BEGIN Source records

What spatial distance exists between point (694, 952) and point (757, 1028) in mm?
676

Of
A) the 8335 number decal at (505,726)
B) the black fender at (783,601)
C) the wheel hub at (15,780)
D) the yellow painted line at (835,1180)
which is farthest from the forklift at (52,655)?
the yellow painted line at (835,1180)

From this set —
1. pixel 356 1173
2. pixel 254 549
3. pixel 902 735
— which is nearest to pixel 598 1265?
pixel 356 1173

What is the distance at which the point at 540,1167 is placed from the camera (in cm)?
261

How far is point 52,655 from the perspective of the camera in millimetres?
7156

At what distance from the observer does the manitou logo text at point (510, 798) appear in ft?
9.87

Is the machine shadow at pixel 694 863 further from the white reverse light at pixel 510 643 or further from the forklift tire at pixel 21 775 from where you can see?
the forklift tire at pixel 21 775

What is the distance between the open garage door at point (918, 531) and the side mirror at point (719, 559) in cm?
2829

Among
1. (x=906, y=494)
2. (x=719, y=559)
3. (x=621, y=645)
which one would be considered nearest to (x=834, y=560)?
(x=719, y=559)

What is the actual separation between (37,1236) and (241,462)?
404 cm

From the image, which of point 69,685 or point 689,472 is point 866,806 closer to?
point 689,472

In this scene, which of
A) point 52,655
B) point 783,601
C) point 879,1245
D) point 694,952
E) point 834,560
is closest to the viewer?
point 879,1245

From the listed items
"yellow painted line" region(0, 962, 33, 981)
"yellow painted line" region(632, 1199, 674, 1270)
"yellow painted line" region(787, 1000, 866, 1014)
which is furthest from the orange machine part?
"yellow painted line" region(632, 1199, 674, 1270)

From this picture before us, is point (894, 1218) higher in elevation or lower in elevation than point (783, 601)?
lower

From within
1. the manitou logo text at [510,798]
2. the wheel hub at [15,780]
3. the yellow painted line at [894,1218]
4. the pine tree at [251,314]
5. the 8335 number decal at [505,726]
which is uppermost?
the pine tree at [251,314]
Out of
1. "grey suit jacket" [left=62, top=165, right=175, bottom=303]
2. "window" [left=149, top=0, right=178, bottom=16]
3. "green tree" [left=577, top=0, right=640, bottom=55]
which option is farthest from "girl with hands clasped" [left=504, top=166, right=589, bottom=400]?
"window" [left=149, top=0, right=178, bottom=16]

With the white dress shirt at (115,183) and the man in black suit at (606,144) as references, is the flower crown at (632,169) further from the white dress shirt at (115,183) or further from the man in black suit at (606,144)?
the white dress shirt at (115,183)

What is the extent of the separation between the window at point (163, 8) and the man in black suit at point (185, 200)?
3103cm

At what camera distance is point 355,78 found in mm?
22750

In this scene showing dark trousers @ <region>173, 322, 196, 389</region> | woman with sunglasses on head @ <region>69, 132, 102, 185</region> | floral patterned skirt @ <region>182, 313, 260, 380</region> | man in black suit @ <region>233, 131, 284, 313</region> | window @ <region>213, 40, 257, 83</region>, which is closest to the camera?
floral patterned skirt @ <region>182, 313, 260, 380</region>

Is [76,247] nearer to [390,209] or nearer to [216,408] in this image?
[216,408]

END Source records

Task to carry out: Quote, without alteration, the final stretch of the entries: the line with "What is the extent" onward to the last line.

Final answer:
What is the extent of the separation between the window at point (163, 8) and the man in black suit at point (185, 200)?
3103cm

At what camera distance is point 355,78 found in mm?
22750

In this scene showing dark trousers @ <region>173, 322, 196, 389</region> | woman with sunglasses on head @ <region>69, 132, 102, 185</region> | floral patterned skirt @ <region>182, 313, 260, 380</region> | man in black suit @ <region>233, 131, 284, 313</region> | window @ <region>213, 40, 257, 83</region>, which is closest to the camera?
floral patterned skirt @ <region>182, 313, 260, 380</region>

Is [76,247] nearer to [390,209] or nearer to [216,408] in this image?
[216,408]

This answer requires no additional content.